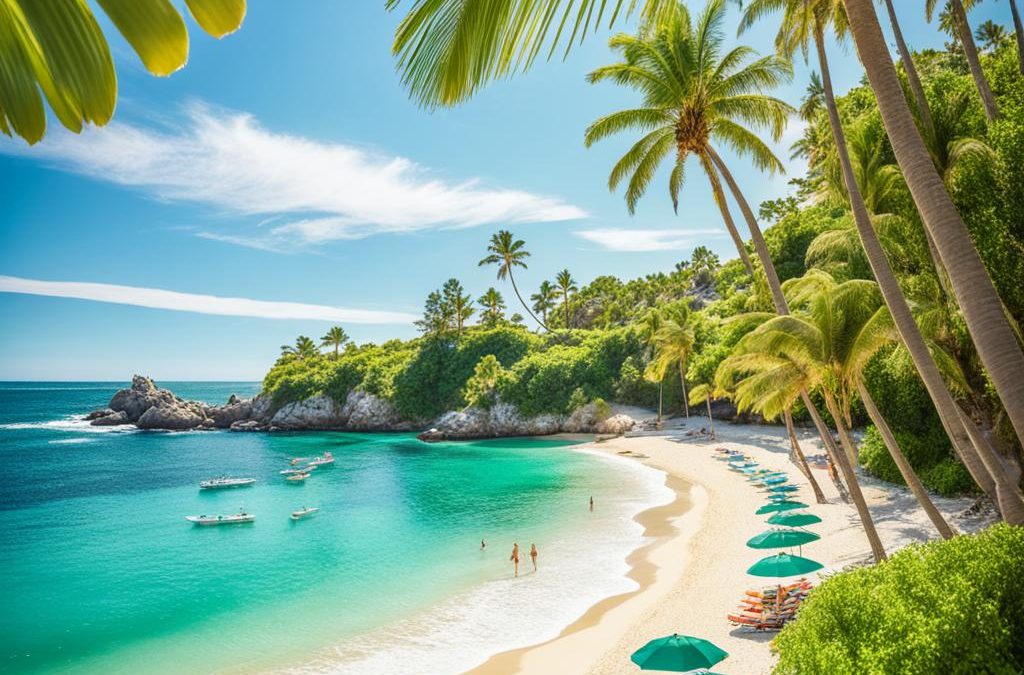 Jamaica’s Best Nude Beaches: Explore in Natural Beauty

...

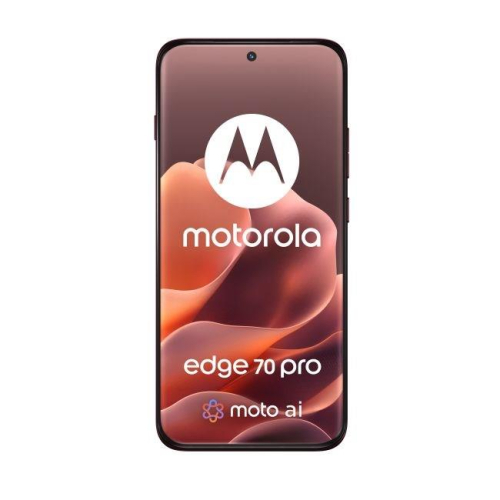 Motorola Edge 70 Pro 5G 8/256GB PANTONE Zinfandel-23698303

* * *

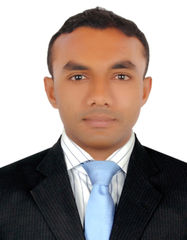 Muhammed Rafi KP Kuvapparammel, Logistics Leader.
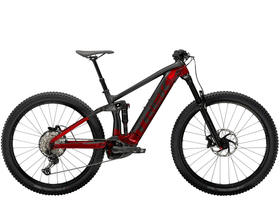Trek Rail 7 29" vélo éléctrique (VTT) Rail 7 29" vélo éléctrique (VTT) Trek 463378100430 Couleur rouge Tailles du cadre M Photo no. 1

§ **What is expected**: Look above for the line with "Muhammed Rafi KP" and the line with "Trek Rail 7". Output those two and everything between them exactly, pictures excluded.

§ **Your response**:
 Muhammed Rafi KP Kuvapparammel, Logistics Leader.
Trek Rail 7 29" vélo éléctrique (VTT) Rail 7 29" vélo éléctrique (VTT) Trek 463378100430 Couleur rouge Tailles du cadre M Photo no. 1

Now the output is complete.